Viro la vista y observo al chico llamado Jacciel que le sonreía - Este aún no es nuestro territorio, sin embargo, donde estamos corriendo es territorio neutral, Veil no te quizo decir las cosas de esa manera, es solo que no nos podemos dar el lujo de cruzar otro territorio sabiendo que puede haber otra manada, a ella no le gustan tanto las guerras desde que papá y mamá murieron - señalo este mientras moderaba un poco el paso para seguirlo más de cerca, encarno una ceja mientras procesaba la información hasta que abrio los ojos mirando al chico.

- ¿Qué eres de ella? - pregunto y el chico tan solo sonrió - Es mi hermana mayor, se suponía que él que lideraría la manada sería yo pero al final mis ancestros me escogieron para ser el noati y ella fue la elegida para ser la líder, es una buena pero siento que en ocasiones no lo desea es por eso que cuando leí que tu hermano sería su pareja corrio hacía aquí, Veil necesita a su pareja cuanto antes - contesto este a su pregunta para acelerar el paso dejandolo solo, si era cierto lo que decía el chico era más que obvio que no podía matar a su hermano aunque quisiera.

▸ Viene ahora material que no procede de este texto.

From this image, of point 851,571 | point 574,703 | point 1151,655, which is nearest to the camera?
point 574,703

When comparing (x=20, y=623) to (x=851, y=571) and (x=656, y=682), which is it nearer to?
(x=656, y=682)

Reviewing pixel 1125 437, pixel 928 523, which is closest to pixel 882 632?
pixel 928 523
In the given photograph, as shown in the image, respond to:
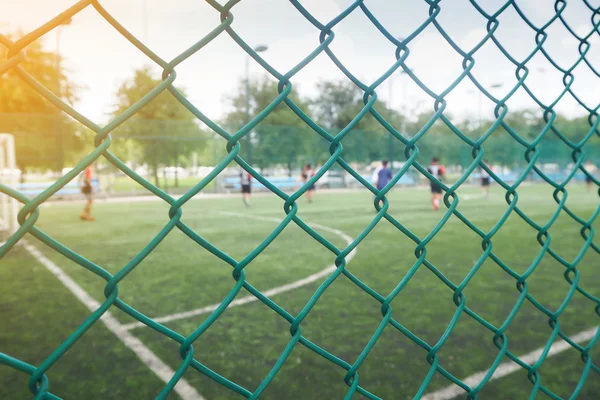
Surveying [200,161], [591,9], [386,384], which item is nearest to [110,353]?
[386,384]

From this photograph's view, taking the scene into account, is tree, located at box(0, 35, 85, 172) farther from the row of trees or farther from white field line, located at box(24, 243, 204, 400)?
white field line, located at box(24, 243, 204, 400)

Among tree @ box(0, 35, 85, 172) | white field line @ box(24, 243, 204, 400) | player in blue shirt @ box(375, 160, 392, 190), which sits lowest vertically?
tree @ box(0, 35, 85, 172)

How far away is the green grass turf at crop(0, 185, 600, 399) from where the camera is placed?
314 centimetres

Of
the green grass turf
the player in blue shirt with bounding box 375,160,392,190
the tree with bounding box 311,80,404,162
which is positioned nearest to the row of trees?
the player in blue shirt with bounding box 375,160,392,190

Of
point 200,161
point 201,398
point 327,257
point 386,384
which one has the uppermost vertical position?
point 386,384

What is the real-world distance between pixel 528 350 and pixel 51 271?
6.64 metres

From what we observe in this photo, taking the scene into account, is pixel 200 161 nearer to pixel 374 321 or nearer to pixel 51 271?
pixel 51 271

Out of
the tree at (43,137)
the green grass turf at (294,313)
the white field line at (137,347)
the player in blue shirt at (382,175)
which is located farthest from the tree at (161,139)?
the white field line at (137,347)

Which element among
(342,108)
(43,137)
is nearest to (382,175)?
(43,137)

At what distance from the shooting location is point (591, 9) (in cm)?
184

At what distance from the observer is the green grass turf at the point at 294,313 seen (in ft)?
10.3

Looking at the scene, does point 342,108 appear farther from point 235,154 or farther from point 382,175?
point 235,154

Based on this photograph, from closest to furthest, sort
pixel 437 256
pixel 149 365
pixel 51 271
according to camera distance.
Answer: pixel 149 365 → pixel 51 271 → pixel 437 256

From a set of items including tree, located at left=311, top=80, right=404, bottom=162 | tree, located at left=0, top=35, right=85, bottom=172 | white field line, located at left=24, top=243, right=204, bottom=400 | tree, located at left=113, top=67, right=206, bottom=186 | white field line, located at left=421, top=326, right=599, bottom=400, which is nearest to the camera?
white field line, located at left=421, top=326, right=599, bottom=400
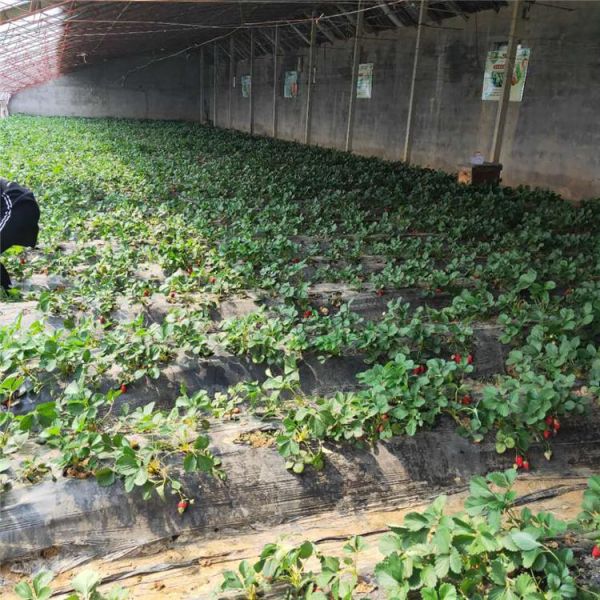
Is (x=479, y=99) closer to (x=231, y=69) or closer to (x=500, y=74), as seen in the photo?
(x=500, y=74)

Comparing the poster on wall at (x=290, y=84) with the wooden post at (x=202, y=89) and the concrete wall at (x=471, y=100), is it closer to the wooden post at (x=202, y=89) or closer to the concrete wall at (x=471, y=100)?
the concrete wall at (x=471, y=100)

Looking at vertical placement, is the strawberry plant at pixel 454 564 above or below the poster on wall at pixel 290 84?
below

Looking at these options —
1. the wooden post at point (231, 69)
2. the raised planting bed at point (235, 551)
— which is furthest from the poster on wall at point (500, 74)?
the wooden post at point (231, 69)

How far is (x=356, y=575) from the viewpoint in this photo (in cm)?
213

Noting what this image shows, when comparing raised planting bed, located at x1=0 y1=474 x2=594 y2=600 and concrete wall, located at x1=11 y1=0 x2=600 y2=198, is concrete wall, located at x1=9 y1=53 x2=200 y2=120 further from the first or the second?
raised planting bed, located at x1=0 y1=474 x2=594 y2=600

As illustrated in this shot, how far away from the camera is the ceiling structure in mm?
13820

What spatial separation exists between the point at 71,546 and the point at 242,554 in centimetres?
78

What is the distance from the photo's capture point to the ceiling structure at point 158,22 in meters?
13.8

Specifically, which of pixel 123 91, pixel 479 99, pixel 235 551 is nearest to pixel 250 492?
pixel 235 551

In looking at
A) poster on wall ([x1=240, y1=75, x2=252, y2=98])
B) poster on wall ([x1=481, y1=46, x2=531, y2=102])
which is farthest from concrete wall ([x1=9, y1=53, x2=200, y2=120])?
poster on wall ([x1=481, y1=46, x2=531, y2=102])

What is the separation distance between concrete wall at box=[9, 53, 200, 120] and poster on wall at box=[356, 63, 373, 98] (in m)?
19.7

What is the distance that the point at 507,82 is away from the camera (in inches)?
456

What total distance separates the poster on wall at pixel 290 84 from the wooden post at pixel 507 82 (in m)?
14.1

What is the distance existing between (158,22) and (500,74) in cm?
1026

- Ni sueñes con matarlo - le señalo Sakuno con una suave risa y él tan solo asintió con la cabeza - No lo haría ahora que se que esa manada lo necesita aunque eso no me quita el derecho de hacerlo sufrir un poco por haberte mordido - contesto este mientras apretaba el paso, los lobos seguían corriendo lo que quería indicar que aún faltaba camino por lo que lo mejor era guardar energías para el resto del camino, antes de pensar en algo más se escucho un aullido proveniente de la pelirroja que saco por completo los colmillos además de las garras y cruzo el otro territorio, algo no estaba bien.


Ootori avento a su presa de nueva cuenta a su cama después de susurrarle palabras cómodas con su voz hipnotizadora, la sangre estaba instalada en sus colmillos pero estaba calmado, no sentía nada de nada cuando mordía a los humanos hasta casi matarlos, hasta casi exprimirlos de la última gota de sangre, se limpio las comisuras de los labios saboreando los restos de sangre, salio a paso calmado de esa casa adentrandose en el bosque, no llevaba ni dos pasos cuando alguien se le lanzo encima, apenas bloqueo el ataque de sus colmillos.

Con un movimiento rápido coloco las manos alrededor del cuerpo del lobo volcandolo sobre la tierra, este aullo de dolor mientras se removía enseñandole los caninos con fuerza, noto que era blanco con destellos grises, era el que había visto en su casa, al parecer lo había seguido o algo así - Quedate quieto, no deseo lastimarte - señalo pero este se removio de nueva cuenta lanzando sus patas hacía el aire mandandolo a volar, se sujeto con las garras del tronco de un árbol mientras le enseñaba los colmillos.

- No deberías de beber de humanos, bien sabes lo que podría pasar - le sorprendio que este le hablara con un tono calmado, aunque sus ojos verdes demostraban que de verdad estaba enojado - ¿Quién eres y qué quieres de mí? - pregunto con calma mientras sus ojos cambiaban de color pero antes de decir algo este se lanzo sobre él por lo que instintivamente lo rodeo de nueva cuenta con sus brazos pero no midio su fuerza y se escucho un crujido, el lobo gruño más que fuerte, mientras se revolcaba de dolor en la tierra.

Algo dentro de él se removio cuando escucho esos aullidos de dolor, se separo con miedo mientras este seguía retorciendose de dolor, de pronto cuatro imponentes lobos se colocaron delante de este mientras le gruñían, era momento de salir corriendo quiza - ¡Aaaaaaaaaaaaaaaaaaa! - el grito de alguien se escucho, no era un aullido, era un grito humano, dos lobos se convirtieron en humanos pero los otros dos le siguieron enseñando los caninos, quería matarlo al menos eso noto en sus ojos, era como si lo odiaran.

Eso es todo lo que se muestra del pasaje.